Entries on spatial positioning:
>> begin

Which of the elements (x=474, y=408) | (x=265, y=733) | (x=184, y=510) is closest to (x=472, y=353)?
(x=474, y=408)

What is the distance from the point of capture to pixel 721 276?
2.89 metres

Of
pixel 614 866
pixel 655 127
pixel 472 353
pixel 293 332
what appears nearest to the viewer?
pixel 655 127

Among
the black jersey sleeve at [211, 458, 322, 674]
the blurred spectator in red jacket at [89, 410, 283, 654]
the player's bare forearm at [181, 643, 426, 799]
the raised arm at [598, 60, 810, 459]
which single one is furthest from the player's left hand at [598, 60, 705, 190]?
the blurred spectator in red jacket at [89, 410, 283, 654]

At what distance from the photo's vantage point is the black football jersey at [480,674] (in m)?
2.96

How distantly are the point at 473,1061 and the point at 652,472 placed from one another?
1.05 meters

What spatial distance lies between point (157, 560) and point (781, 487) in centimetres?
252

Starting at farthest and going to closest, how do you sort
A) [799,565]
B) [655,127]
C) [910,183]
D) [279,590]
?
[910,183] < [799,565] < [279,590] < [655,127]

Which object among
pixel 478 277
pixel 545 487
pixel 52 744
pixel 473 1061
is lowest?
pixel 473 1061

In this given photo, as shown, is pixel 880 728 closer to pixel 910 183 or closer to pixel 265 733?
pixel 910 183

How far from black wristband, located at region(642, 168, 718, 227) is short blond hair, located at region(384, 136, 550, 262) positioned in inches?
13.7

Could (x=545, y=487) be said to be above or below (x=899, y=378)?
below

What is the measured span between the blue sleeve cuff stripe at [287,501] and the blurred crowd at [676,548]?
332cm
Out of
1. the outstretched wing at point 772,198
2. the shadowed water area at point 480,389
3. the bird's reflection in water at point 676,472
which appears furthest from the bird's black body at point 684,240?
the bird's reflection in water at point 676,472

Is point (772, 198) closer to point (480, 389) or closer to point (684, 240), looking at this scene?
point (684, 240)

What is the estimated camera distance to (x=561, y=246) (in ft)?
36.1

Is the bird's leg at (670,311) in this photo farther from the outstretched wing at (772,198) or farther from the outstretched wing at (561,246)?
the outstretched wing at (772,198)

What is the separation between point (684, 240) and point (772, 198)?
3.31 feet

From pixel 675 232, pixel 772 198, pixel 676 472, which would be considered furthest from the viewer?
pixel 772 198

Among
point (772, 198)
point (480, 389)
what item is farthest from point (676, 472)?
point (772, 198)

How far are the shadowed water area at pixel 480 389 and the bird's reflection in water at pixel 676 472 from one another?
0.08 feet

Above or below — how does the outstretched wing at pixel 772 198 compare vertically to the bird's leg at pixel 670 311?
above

>> end

## WHAT YOU ARE ASKED TO DO
Copy exactly the lines above, from the one containing "Could (x=545, y=487)" through the very last line.

## FINISHED TASK
Could (x=545, y=487) be said to be above or below (x=899, y=378)?
below

What is the measured span between the blue sleeve cuff stripe at [287,501] and the blurred crowd at [676,548]?
332cm
Out of
1. the outstretched wing at point 772,198
2. the shadowed water area at point 480,389
3. the bird's reflection in water at point 676,472
which appears furthest from the bird's black body at point 684,240?
the bird's reflection in water at point 676,472

Is point (772, 198) closer to point (480, 389) or closer to point (684, 240), looking at this scene?
point (684, 240)

What is the estimated camera distance to (x=561, y=246) (in ft)?
36.1

Is the bird's leg at (670,311) in this photo farther from the outstretched wing at (772,198) or farther from the outstretched wing at (561,246)?
the outstretched wing at (772,198)

What is the separation between point (684, 240) and point (772, 198)?
3.31 feet

From pixel 675 232, pixel 772 198, pixel 676 472, which would be considered furthest from the viewer?
pixel 772 198

Among
point (772, 198)
point (480, 389)
what item is farthest from point (676, 472)?
point (772, 198)

How far are the shadowed water area at pixel 480 389 and the bird's reflection in water at pixel 676 472 from one another?
0.08 feet

Above or below — how does the outstretched wing at pixel 772 198 compare vertically to the bird's leg at pixel 670 311?
above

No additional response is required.